● PROVIDED PASSAGE
--------

September 25. Final session. Closing banquet in the festival hall of the Exposition. Eight hundred participants. On both sides of the vestibule stand Haiduks in gala uniform. At the table of honor, with the leaders of the various foreign groups, are Beernaert, Passy, Stanhope, Descamps, and others; and the Hungarians, Szilagyi, Szell, Apponyi, Szapary, Berzeviczy, Franz Kossuth, and Mayor Ráth as host. My neighbors are the English General Havelock and Count Koloman Esterhazy. After the toast to the King, offered by the mayor, Koloman Szell toasts the members of the Conference, “the masters and banner bearers in the greatest question in the progress of civilization.”
The exercises were not at an end even on the last day of the Conference. The participants were invited to help celebrate the opening of the “Iron Gate,” which was to take place in the presence of the Emperor. On the twenty-sixth of September, in the evening, two special trains took us to Orsova, where comfortable quarters were assigned to each and every guest. On the morning of the twenty-seventh, radiant with unclouded sunshine, we all went aboard the special steamboat Zriny, which, occupying the fourth place in the column, accompanied the imperial ship down the Danube; the second boat carried the generals, the third the diplomats. After the flotilla reached the Kazan pass, the imperial ship cut through a cable of flowers stretched across the Danube canal—the “Iron Gate” was opened.
“This festal occasion,” said Emperor Franz Joseph, “which brings us together to celebrate a great work of public utility, fills me with happiness, and in the conviction that this work will give a powerful and healthy impulse to the peaceful and advantageous development of international relations, I drink to the happiness and prosperity of the nations.”
The four steamboats now moved slowly past and sailed back to Orsova.
Again at Harmannsdorf. The days at Budapest had left a joyous feeling of exultation. The meeting had given conspicuous testimony to the growth of the movement and to the impression that it was making in powerful political circles. Perfectly amusing and indeed comical in its malicious perversion of facts, its absolutely bottomless ignorance, was an article in the jingo press that I found in a mountain of press notices which had collected at home during our absence. The St. James Gazette of September 18 wrote:
There are more important transactions in progress at this moment in Europe than the Seventh Peace Congress, which has just met in the Grand Hall of the Municipal Palace in Budapest. None are more odd, or, in a way, better worth looking at. The good men who have met on the initiative of a most excellent lady, the Baroness Bertha von Suttner, author of “Down with Arms,” and creator of the Peace Congress, represent the fine flower of all that vaguely well-meaning, emotional, and unpractical class of persons which is to be found in most countries, and nowhere in finer feather than among ourselves. To see that there is something wrong in the world, and to propose a remedy which, on inquiry, turns out to be a radical change in human nature, is the same thing with them. They are active in many fields, or, to speak with more accuracy, they talk at large on many subjects; but they are nowhere seen in more complete beauty than when in congress assembled for the purpose of speaking of peace.... Carlyle wanted to know the meaning of the moralist who, in the conflict between Gods and Giants, put out his hand armed “with a pair of tweezers.” At this moment, when it is really not too much to say that all Europe is “a town of war, the people’s hearts yet wild, brimful of fear,” the good Baroness Bertha and like-minded persons come forward at Budapest with their pair of tweezers.... The value of the Baroness von Suttner’s picnic becomes fully conspicuous when we turn, etc., etc.

--------

● EXTRACTED MATERIAL
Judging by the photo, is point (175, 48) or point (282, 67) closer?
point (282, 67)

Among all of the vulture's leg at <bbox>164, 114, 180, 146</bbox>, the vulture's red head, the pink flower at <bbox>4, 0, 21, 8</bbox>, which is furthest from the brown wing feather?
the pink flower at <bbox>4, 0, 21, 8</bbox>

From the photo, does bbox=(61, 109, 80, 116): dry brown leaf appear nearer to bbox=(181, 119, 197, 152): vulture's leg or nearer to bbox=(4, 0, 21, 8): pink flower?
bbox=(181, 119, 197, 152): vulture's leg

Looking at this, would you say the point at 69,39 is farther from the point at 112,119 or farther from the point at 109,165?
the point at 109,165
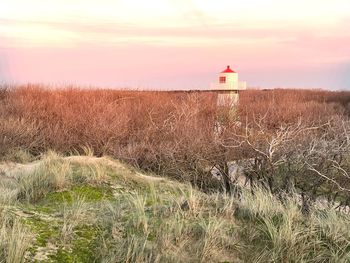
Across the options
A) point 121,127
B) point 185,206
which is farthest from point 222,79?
point 185,206

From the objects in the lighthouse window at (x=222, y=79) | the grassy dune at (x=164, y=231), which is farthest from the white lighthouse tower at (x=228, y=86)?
the grassy dune at (x=164, y=231)

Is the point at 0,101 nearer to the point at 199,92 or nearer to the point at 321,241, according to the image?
the point at 199,92

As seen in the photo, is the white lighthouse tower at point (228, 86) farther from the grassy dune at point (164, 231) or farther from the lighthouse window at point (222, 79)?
the grassy dune at point (164, 231)

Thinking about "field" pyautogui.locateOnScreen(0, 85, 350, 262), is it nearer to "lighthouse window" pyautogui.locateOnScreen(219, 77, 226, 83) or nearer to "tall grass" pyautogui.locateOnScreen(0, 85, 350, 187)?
"tall grass" pyautogui.locateOnScreen(0, 85, 350, 187)

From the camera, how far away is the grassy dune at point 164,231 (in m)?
3.94

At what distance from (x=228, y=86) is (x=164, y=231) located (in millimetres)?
17067

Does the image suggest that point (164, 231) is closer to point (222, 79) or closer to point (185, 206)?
point (185, 206)

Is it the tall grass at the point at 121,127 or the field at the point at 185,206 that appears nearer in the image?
the field at the point at 185,206

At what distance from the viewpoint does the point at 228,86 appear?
2098cm

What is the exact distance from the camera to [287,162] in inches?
340

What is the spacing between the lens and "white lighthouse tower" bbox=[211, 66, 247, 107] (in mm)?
20969

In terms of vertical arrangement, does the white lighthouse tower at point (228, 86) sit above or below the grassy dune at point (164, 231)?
above

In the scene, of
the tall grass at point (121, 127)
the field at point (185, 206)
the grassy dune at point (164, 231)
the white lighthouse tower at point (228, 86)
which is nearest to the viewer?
the grassy dune at point (164, 231)

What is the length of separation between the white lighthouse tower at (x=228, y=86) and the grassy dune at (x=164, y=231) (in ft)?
51.1
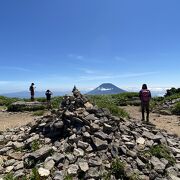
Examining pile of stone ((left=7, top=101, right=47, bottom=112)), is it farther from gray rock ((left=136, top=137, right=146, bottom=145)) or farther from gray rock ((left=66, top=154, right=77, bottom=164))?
gray rock ((left=66, top=154, right=77, bottom=164))

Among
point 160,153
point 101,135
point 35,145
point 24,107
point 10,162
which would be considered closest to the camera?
point 10,162

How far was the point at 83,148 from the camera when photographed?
40.7 feet

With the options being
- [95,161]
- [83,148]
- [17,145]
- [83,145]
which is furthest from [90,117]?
[17,145]

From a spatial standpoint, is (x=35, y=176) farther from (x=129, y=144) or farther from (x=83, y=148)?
(x=129, y=144)

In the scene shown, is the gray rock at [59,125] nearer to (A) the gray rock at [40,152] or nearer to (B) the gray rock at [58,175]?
(A) the gray rock at [40,152]

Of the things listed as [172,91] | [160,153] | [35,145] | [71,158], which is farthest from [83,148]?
[172,91]

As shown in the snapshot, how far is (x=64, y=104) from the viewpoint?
17828mm

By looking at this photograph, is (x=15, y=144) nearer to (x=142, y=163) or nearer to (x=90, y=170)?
(x=90, y=170)

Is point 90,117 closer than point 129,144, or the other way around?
point 129,144

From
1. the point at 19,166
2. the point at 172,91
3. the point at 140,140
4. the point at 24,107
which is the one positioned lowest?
the point at 19,166

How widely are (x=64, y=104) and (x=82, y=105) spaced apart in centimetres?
165

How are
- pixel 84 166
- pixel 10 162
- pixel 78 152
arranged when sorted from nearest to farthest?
1. pixel 84 166
2. pixel 78 152
3. pixel 10 162

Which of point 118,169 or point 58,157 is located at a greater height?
point 58,157

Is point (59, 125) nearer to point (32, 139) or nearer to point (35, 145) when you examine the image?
point (32, 139)
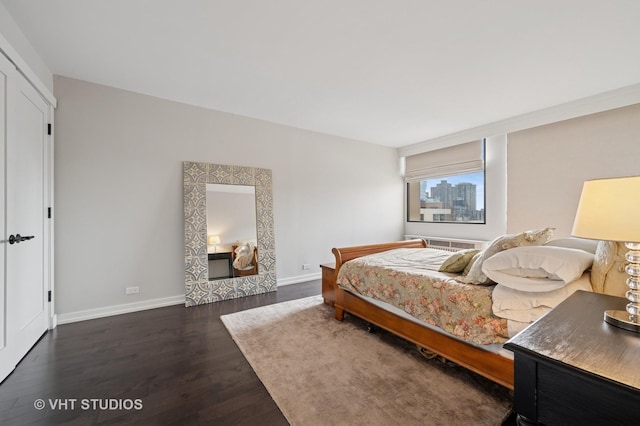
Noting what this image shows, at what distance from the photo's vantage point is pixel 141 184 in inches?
131

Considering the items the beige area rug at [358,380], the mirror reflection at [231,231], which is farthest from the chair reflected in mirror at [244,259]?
the beige area rug at [358,380]

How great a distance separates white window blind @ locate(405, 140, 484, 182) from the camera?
470 cm

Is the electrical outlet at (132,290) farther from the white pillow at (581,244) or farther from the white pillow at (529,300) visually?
the white pillow at (581,244)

--------

● EXERCISE A
In the passage about the Budapest Conference, which special steamboat carried the participants down the Danube?
● EXERCISE B
Carry the passage about the Budapest Conference forward, starting after its last sentence.
The entries were taken from a different source than the text.

● EXERCISE RESPONSE A
The Zriny.

● EXERCISE RESPONSE B
I sent Alfred Nobel a careful account of the events at Budapest, and corresponded also with Egidy about them. I worked steadily on my book, Schach der Qual, an imaginative story. A chapter in it is called Frohbotschaft (“Good Tidings”). It describes an “international conference for securing peace.” In his opening address the chairman speaks these words:
This meeting is called together at the initiative of one of the most powerful sovereigns of Europe, and after the assent to its principal object has been obtained from all the other governments; and almost all countries, great and small, with very few exceptions, have declared their agreement and are here represented.
The book was begun in 1895 and was published by Pierson at the beginning of 1897, so that the words here cited cannot be a reminiscence of the Hague Peace Conference, which was first summoned in 1898 by “one of the most powerful sovereigns of Europe”; but they are a prophetic announcement of it. This was a coincidence rare enough to make it worthy of remark.
Other incidents that interested me during the year 1896 I find jotted down in my diary:
October 2. No letter from Hoyos in a long time. He must be ill. I hope he will soon be well again, the splendid man! There are not many in our aristocracy who are so free and grand and magnanimous in their thoughts, and who are so entirely opposite to reactionary—almost socialistic. Note this example of it: Lately a collection was taken for the unemployed. Hoyos added the following verses to his contribution:
October 10. The Emperor of Russia has been in Vienna. From there he went to Breslau, Balmoral, Paris. The result of it is Pax et Robur. So at least some remark; others say the result is Revanche; still a third think that everything remains as it was before. But this last is not correct. It has brought about something new, to wit,—that in divided and split-up and hostile Europe the sovereign of one country travels to another and goes everywhere as a friend and is everywhere received as a friend. Indeed, if Europe were a civilized complex of states, that would be as natural and as much a matter of course as it is for a landed proprietor to make a series of visits among all the neighboring families. Not in half a century, perhaps, has the word “peace” been so frequently, so emphatically, so solemnly, so universally repeated in speeches and newspapers as it has been in consequence of this journey. That shows the tendency of the Zeitgeist; but it is still far from the peace that we mean. For the whole affair abounds in contradictions, especially the contradiction that exists between the new tendency and the old institutions, views, and political constellations still intrenched in power. Here is a monster of contradiction, such as the history of the world has never before displayed: two mutually opposed shields loaded with explosives; two hostile guardians of the peace, or two peaceable guardians of enmity,—Dreibund and Zweibund. Why not equally well Fünfbund?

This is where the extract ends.